Pourfendre aveuglément l’assistanat est d’abord avoir une très mauvaise connaissance de la réalité, comme l’ont dénoncé très justement M. Samuel Laurent, du journal Le Monde, il y a déjà un an, et tout récemment M. Claude Emonts, Président de la Fédération des CPAS de Wallonie et du CPAS de Liège. Tant en France qu’en Belgique, ce discours anti-assistanat se fonde sur des préjugés, des rumeurs et des idées fausses. Cela n’exclut pas le fait qu’il y a sans doute des abus individuels, comme il y en a malheureusement à tout niveau de la société.

Ces abus ne sont pas nécessairement le fait de ceux que l’on croit ! En réalité, il est nécessaire de lutter contre l’assistanat, pas celui des pauvres, mais celui des riches ! Celui-là est un réel fléau.

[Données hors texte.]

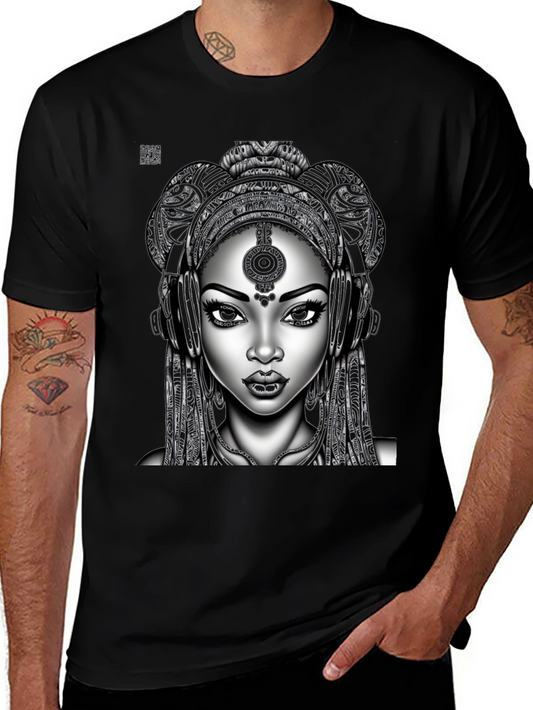Graphic Tee: Afro-futuristic Woman with Headphones - Black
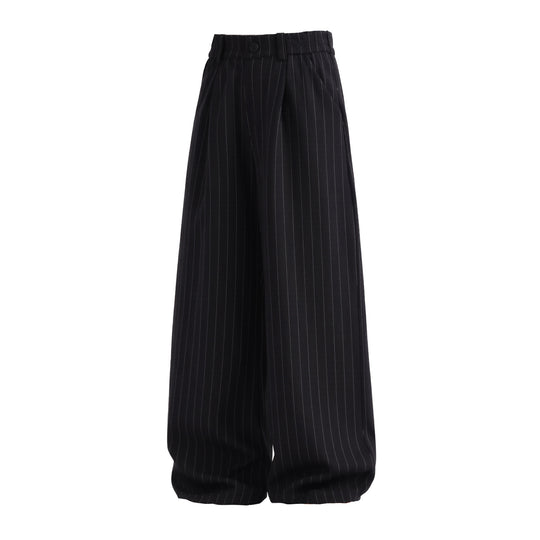 Damen Weite High‑Waist Plissee-Anzughose mit Nadelstreifen und Bundfalten Nord Taschen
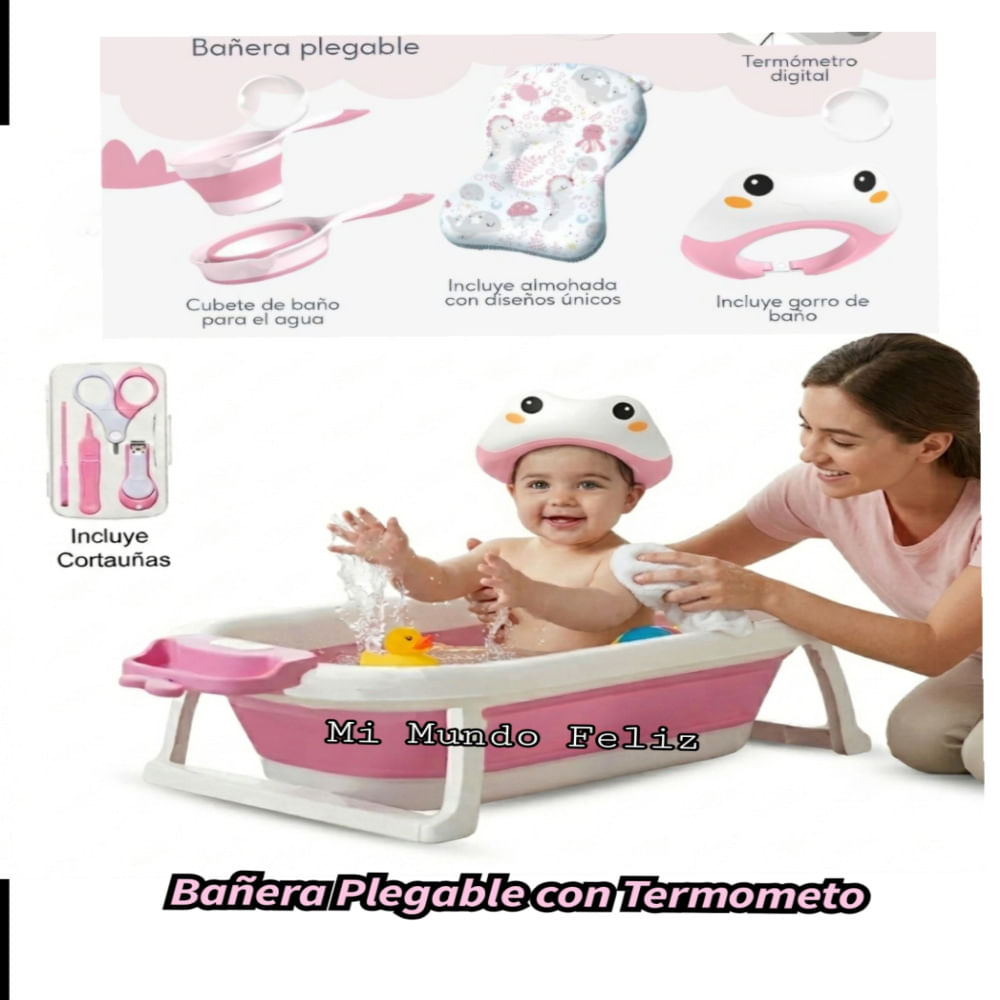 Bañera Para Bebe Con Termometro Gorrito Cojin Cortauña Cubeta
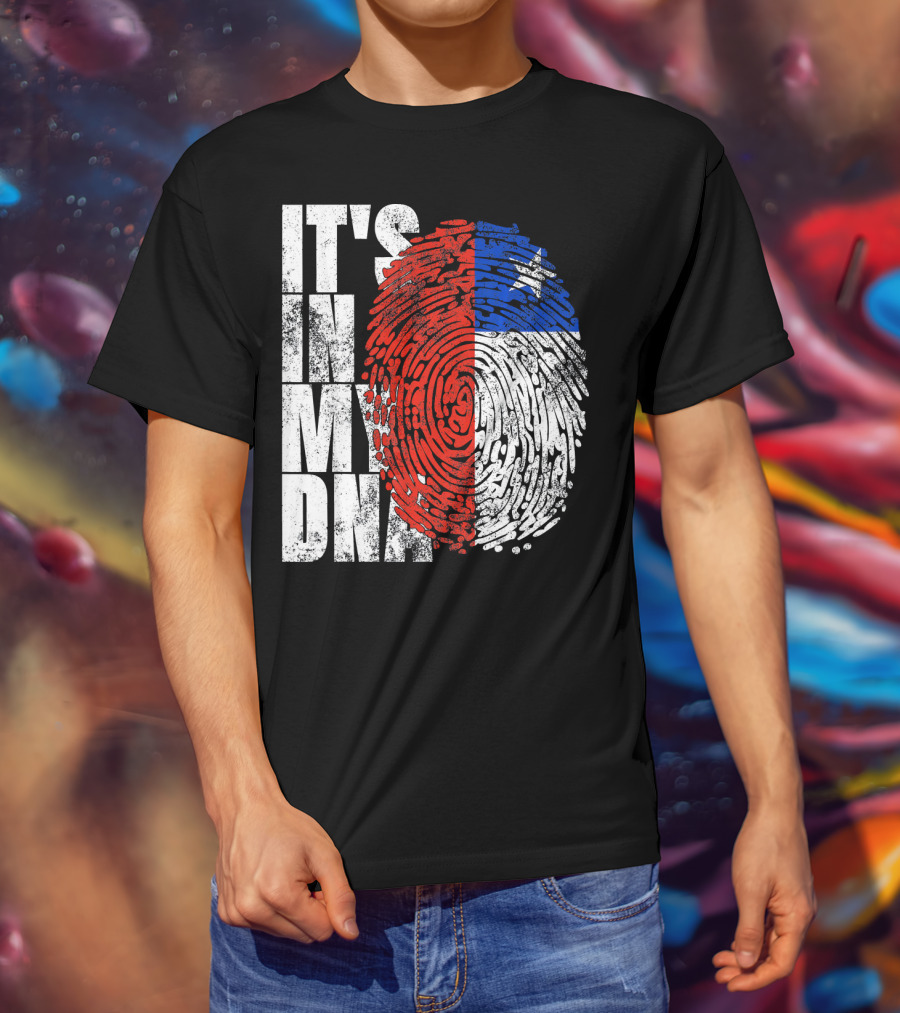 It's In My DNA Chilean Fingerprint Flag T-Shirt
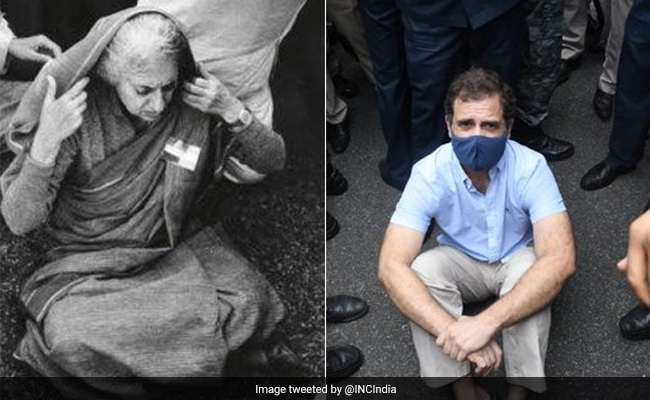 कांग्रेस ने राहुल गांधी और इंदिरा गांधी की प्रदर्शन की अलग-अलग तस्वीर शेयर की, कहा- जंजीर बढ़ा कर साध मुझे...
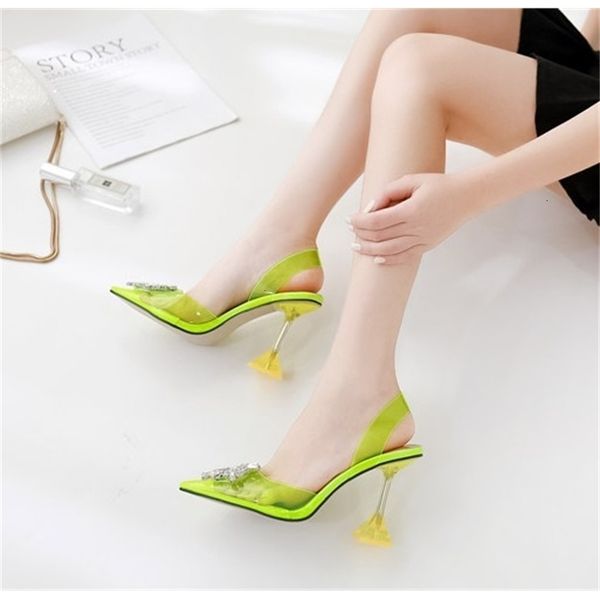 

2021 new crystal sunflower explosions glass wine and high heel points thin-heeled sandals for women 00zn, Black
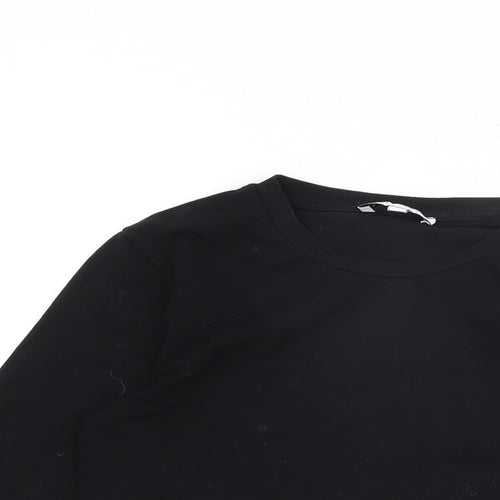 Warehouse Womens Black Cotton Basic T-Shirt Size 8 Round Neck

M’inspirant d’une argumentation souvent défendue par Isabelle, nous pouvons constater que nos sociétés favorisent un assistanat inacceptable :
  • quand les États renflouent sans arrêt les caisses des banques qui ont des difficultés du fait de la mauvaise gestion de leurs responsables, fondée sur la seule approche financière du profit à court terme ;
  • quand de grandes entreprises ayant profité d’aides accordées par les États ou par l’Union européenne n’hésitent pas à fermer des sites entiers ou à se délocaliser, sans se préoccuper des ravages économiques et sociaux que cela engendre ;
  • quand des administrateurs de grandes entreprises s’accordent des augmentations sans commune mesure avec la réalité de leur travail ou, pire encore, des « parachutes dorés » pouvant leur garantir de substantiels revenus même en cas d’incompétence de leur part ;
  • quand les États se sentent obligés de mettre en place des mécanismes permettant aux grosses entreprises d’éluder l’impôt (intérêts notionnels…) avec comme seul résultat de gros dividendes distribués aux actionnaires qui se frottent les mains, sans même se demander si elles sont vraiment propres ;
  • quand des mandataires publics abusent de leur fonction pour cumuler différents mandats, y compris (et surtout) ceux qui sont les plus rentables ;
Bien sûr, ce sont les entreprises qui sont créatrices d’emploi et par là de cette « richesse » qui contribue au bien-être. Il faut donc effectivement aider les entreprises. Mais il faut le faire dans un cadre bien strict. Il faut le faire dans l’intérêt non pas de la production de profits financiers ne bénéficiant qu’à une minorité de personnes déjà riches. Il faut le faire pour le développement social, culturel et économique de toute la population pour mettre en place les conditions nécessaires à un réel bien-être de chacun, en commençant par les plus faibles et les plus démunis.